We studied a group of 12 baboons undergoing transplantation of a pig liver via the classic technique with arterial anastomosis to the aorta. The anesthesia technique was similar to that used in humans. Hemodynamic monitoring, due to the size of the recipient, consisted of heart rate (HR), mean arterial pressure (MAP), and central venous pressure (CVP) recorded at the beginning and end of each of the three phases: preanhepatic (A1, A2), anhepatic (B1, B2), and neohepatic (C1 and C2). We aimed to maintain the following values by means of crystalloids, colloids, and blood derivates: HR >50 beats/minute; MAP >60 mm Hg; and CVP >10 mm Hg.
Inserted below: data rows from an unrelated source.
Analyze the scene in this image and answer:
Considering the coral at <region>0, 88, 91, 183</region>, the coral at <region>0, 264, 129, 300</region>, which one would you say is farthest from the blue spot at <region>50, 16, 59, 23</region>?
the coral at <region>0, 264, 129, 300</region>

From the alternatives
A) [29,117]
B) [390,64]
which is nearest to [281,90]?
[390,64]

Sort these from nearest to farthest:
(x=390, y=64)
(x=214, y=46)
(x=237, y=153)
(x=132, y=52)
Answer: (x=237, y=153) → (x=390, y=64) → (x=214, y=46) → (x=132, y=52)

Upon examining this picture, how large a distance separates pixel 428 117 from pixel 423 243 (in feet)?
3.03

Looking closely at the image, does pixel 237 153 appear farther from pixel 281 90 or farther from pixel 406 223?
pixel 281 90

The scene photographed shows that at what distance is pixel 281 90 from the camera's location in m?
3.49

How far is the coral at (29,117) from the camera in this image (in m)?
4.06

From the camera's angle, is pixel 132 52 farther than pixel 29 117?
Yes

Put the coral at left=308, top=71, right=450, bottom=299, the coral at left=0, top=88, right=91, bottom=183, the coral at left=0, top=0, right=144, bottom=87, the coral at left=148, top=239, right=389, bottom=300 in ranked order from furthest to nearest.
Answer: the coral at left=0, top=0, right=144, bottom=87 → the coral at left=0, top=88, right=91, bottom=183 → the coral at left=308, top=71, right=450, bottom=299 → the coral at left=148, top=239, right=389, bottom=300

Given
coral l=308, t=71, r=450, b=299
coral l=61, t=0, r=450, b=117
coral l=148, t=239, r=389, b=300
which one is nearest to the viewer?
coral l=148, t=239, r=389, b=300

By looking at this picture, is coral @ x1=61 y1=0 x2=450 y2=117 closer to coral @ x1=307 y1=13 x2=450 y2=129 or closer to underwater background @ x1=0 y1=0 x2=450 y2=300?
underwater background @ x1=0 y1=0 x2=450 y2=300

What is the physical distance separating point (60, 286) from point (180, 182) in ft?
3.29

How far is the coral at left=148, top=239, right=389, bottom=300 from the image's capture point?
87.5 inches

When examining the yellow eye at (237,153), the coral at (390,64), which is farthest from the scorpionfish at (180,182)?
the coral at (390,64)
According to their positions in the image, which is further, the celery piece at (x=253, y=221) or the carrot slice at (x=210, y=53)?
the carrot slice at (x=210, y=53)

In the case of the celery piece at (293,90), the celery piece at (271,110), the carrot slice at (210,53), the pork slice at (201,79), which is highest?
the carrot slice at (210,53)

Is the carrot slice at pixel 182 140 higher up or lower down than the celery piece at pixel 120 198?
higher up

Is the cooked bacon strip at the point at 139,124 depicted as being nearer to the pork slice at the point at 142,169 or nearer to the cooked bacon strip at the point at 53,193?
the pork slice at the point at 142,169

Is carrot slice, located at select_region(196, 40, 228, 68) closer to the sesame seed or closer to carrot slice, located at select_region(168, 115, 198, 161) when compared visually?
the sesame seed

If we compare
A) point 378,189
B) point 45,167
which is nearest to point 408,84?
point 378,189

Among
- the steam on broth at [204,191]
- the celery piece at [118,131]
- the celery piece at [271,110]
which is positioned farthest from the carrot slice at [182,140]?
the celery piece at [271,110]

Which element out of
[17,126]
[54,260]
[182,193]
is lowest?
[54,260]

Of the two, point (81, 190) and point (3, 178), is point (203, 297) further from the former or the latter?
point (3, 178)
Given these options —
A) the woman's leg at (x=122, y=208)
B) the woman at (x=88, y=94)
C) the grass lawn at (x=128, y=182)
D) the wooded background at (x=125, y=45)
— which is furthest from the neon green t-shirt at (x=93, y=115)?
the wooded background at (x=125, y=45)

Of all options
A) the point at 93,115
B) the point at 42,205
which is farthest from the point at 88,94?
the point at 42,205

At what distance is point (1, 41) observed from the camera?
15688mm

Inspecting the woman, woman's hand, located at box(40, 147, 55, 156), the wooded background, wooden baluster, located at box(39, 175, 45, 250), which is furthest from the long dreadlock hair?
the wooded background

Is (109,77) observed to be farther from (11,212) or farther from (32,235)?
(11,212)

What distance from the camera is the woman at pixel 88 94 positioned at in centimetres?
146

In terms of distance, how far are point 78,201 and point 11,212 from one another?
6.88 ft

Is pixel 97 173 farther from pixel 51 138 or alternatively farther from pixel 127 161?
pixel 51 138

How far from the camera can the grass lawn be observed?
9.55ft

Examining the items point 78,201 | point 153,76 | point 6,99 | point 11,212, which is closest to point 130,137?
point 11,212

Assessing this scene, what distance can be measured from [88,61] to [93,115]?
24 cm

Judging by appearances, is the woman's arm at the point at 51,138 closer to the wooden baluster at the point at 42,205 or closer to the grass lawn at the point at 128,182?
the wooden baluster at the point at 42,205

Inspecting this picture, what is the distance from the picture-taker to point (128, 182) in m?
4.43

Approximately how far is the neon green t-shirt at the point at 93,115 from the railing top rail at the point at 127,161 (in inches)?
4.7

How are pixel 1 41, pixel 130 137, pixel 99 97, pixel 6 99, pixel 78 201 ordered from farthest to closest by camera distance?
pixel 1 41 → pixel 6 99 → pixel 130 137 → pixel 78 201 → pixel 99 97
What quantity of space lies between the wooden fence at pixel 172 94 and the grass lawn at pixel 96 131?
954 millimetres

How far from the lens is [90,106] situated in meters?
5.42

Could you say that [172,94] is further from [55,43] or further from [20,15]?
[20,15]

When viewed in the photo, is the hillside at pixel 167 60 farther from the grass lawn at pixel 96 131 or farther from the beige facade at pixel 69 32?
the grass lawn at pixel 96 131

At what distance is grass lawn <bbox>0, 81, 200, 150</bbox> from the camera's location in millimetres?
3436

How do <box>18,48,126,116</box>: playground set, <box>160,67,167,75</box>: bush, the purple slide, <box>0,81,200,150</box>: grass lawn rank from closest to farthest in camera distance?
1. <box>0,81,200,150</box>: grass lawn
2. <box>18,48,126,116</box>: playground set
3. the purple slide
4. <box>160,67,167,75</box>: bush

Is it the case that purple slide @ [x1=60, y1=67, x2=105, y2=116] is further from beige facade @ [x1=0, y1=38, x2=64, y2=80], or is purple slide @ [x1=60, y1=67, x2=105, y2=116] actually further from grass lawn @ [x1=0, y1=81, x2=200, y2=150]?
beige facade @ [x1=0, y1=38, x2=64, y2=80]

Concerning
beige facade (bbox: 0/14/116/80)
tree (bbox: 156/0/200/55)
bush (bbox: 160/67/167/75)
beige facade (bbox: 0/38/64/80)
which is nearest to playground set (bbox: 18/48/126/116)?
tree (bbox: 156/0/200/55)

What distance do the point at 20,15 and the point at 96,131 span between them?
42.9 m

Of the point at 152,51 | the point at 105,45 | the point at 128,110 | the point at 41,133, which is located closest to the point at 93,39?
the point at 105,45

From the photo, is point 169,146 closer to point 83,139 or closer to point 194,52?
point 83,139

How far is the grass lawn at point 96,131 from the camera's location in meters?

Both HR and CVP remained unchanged throughout the procedure. MAP droped briefly after vascular clamping (B1) but not on reperfusion (C1).
In cirrhotic patients there is an autonomic dysfunction, demonstrated as cardiovascular instability at times like the clamping of major vessels and reperfusion of the graft. On the other hand, the intact baboon has an intact nervous system. After vascular clamping, the sharp decrease in venous return lead to an adequate vasopressor response. Likewise, the extreme vasodilatation involved with reperfusion managed to maintain MAP above 70 mm Hg.